## Text segment
== Segment start ==
VDW
Machine tool industry expects decline in production
The German machine tool industry expects a decline in production of just under 3% to a nominal EUR 14.8 billion in 2024. Domestic demand in particular has fallen sharply.
"Even after five years, the previous record volume of 17.0 billion euros in 2018/2019 still cannot be matched in nominal terms," laments Franz-Xaver Bernhard, Chairman of the German Machine Tool Builders' Association VDW, at the association's annual press conference at the end of January.
In 2023, production is estimated to have risen by just under 8% in nominal terms to 15.2 billion euros compared to 2022. In real terms, this corresponds to +2% due to inflation, which remains high on average over the year. Exports grew by 9%; the export ratio reached just under 70%. Exports were driven by double-digit growth in America (+23%), while Asia (+8%) and Europe (+7%) only achieved single-digit growth. The USA in particular saw extremely dynamic growth, driven in particular by investments in climate protection and renewable energies. China, on the other hand, experienced weak growth due to falling consumer demand and the struggling real estate sector, which is still ongoing. India, on the other hand, was a beacon of hope and showed a steep upward trend.
== Segment end ==
## Supplied data
== Segment start ==
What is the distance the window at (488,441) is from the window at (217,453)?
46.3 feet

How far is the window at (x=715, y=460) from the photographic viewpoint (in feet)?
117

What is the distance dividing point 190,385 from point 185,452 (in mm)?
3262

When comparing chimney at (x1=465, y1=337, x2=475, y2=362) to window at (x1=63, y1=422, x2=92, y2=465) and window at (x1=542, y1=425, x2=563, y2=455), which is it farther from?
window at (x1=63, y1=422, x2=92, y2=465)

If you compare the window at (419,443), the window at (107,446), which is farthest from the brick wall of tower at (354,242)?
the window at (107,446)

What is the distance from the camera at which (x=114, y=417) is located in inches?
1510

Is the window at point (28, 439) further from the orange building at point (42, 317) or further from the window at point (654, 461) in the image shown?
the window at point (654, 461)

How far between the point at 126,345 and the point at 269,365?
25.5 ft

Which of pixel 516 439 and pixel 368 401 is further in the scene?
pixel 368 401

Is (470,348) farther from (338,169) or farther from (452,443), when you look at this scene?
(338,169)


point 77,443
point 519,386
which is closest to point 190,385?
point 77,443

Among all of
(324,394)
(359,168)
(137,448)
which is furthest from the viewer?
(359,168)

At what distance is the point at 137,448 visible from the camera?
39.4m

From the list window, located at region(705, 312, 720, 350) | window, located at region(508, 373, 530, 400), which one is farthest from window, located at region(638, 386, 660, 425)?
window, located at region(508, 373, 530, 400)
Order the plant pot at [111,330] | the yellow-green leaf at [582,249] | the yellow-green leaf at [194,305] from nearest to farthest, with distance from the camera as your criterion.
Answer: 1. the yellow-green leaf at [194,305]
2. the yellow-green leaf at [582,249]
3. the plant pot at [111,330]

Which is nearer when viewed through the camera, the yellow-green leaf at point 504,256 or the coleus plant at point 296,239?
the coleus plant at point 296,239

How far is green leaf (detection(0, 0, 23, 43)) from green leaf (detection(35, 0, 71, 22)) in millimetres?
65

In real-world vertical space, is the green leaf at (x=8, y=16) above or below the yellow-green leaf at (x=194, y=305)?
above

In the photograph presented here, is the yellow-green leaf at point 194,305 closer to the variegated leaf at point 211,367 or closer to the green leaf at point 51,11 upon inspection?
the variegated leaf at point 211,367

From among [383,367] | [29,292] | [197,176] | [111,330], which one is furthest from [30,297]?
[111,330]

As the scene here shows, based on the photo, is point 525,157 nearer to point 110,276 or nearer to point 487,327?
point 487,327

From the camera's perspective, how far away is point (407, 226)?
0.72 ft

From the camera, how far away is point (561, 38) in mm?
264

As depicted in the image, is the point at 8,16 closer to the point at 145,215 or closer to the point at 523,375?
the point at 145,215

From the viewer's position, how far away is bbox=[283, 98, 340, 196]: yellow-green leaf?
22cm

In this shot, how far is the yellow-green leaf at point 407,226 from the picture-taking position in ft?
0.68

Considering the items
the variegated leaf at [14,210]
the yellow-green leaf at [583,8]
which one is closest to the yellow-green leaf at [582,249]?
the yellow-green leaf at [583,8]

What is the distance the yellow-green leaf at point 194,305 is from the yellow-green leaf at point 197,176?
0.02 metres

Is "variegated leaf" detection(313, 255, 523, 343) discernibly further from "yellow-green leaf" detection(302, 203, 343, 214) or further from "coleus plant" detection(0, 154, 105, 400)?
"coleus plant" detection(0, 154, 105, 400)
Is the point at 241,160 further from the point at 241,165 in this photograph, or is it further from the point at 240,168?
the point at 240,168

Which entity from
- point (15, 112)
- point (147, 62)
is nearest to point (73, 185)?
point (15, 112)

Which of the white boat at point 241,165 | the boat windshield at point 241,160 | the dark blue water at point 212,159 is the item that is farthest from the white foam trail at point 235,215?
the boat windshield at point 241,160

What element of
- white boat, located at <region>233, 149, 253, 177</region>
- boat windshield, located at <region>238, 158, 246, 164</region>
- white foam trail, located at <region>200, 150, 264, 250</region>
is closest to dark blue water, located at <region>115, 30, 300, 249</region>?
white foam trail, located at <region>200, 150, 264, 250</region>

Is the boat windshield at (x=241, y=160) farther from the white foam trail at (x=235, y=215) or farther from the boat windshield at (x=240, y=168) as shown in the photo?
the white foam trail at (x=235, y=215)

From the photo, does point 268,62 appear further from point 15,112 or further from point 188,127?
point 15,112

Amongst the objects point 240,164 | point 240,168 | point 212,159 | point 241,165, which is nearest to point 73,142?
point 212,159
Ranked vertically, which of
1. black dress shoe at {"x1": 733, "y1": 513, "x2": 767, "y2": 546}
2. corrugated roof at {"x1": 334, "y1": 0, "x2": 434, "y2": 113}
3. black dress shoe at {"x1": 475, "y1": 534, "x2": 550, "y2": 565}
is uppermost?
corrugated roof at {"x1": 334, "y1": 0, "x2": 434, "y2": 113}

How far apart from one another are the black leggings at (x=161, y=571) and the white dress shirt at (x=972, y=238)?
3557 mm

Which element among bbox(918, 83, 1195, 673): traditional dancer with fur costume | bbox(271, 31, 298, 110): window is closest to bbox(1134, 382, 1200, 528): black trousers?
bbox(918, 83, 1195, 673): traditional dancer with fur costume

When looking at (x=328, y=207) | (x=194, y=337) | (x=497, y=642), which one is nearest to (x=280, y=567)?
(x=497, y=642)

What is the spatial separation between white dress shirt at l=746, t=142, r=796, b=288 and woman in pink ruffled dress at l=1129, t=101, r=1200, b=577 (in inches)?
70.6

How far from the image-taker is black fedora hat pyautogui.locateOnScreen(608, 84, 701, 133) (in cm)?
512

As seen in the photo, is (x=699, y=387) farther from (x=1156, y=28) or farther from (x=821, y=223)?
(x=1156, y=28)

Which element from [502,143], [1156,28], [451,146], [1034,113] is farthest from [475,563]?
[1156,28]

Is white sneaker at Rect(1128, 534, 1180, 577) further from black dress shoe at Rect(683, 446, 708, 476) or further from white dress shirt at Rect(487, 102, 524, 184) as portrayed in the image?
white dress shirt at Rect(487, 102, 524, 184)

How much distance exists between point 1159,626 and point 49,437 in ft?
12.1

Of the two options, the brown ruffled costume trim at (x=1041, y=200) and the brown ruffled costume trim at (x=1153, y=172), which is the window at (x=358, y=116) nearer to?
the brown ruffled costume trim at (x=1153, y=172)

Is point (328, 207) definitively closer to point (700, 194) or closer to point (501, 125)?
== Segment end ==
== Segment start ==
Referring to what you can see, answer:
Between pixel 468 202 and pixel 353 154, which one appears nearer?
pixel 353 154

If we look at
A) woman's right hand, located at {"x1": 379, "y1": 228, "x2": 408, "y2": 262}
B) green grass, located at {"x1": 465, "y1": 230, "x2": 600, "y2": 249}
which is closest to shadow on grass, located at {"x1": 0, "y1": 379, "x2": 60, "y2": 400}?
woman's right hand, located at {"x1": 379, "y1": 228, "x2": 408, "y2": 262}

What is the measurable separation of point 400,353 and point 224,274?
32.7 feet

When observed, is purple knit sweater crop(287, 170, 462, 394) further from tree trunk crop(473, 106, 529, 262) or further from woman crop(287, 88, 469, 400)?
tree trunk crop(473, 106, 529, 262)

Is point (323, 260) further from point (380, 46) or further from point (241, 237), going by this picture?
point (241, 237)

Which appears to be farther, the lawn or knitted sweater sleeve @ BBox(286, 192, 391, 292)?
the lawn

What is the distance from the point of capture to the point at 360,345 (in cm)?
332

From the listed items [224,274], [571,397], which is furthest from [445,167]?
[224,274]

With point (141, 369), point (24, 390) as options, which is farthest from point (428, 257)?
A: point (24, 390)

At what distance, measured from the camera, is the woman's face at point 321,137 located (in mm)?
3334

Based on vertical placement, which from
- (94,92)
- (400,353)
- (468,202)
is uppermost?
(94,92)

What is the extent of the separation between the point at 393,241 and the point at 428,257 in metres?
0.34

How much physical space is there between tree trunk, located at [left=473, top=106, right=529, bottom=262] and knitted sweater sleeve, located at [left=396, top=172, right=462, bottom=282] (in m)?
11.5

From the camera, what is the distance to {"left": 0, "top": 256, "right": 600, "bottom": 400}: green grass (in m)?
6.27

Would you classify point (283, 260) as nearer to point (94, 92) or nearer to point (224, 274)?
== Segment end ==
== Segment start ==
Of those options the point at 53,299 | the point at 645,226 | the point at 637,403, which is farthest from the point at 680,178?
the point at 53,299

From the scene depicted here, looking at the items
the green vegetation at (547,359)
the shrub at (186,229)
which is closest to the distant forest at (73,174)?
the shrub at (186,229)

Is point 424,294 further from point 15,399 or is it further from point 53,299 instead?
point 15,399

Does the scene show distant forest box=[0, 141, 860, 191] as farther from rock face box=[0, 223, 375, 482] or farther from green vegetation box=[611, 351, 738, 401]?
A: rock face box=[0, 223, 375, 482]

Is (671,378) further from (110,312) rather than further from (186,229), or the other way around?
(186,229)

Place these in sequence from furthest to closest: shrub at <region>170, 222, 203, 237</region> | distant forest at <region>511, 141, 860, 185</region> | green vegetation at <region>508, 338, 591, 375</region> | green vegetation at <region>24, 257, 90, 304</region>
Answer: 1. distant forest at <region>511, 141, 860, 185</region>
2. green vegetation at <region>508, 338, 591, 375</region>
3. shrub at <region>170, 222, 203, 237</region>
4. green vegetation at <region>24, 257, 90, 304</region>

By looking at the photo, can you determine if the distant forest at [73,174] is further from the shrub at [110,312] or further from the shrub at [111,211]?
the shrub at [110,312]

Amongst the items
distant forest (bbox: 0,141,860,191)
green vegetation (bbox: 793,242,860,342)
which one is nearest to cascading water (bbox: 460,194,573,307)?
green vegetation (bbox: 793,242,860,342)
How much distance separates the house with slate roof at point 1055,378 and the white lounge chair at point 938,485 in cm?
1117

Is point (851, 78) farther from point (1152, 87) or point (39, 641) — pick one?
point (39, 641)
== Segment end ==
## What this exercise asks
**a)** Answer these questions from the text on the German machine tool industry, one line each:
(i) What nominal production volume does the industry expect for 2024?
(ii) Who chairs the German Machine Tool Builders' Association VDW?
(iii) By what percentage did exports to America grow in 2023?
**b)** Write the next part of the text on the German machine tool industry, starting after its last sentence.

## Results of the tasks
**a)**
(i) EUR 14.8 billion
(ii) Franz-Xaver Bernhard
(iii) 23%

**b)**
Domestic sales did not grow quite as strongly at 5 percent. This also reflects the weaker demand situation among domestic customers. At 89.6% on average last year, companies had good capacity utilization and also increased their workforce again. At the end of 2023, around 66,600 men and women were employed in the sector, 2.4% more than at the end of 2022.
Decline in production expected
The VDW expects a decline in production for the current year. This development is not surprising, as there were already signs of a slowdown in order intake at the beginning of the past year 2023. Now that the order backlog with a range of around eleven months has gradually been processed, aided by an easing in the supply chain, the effects are increasingly being felt in sales and production.
According to the VDW, orders fell by a nominal 10% overall in 2023. The decline was partially slowed by months with stronger project business and was therefore still limited. Domestic demand fell by 14%, almost twice as much as foreign demand.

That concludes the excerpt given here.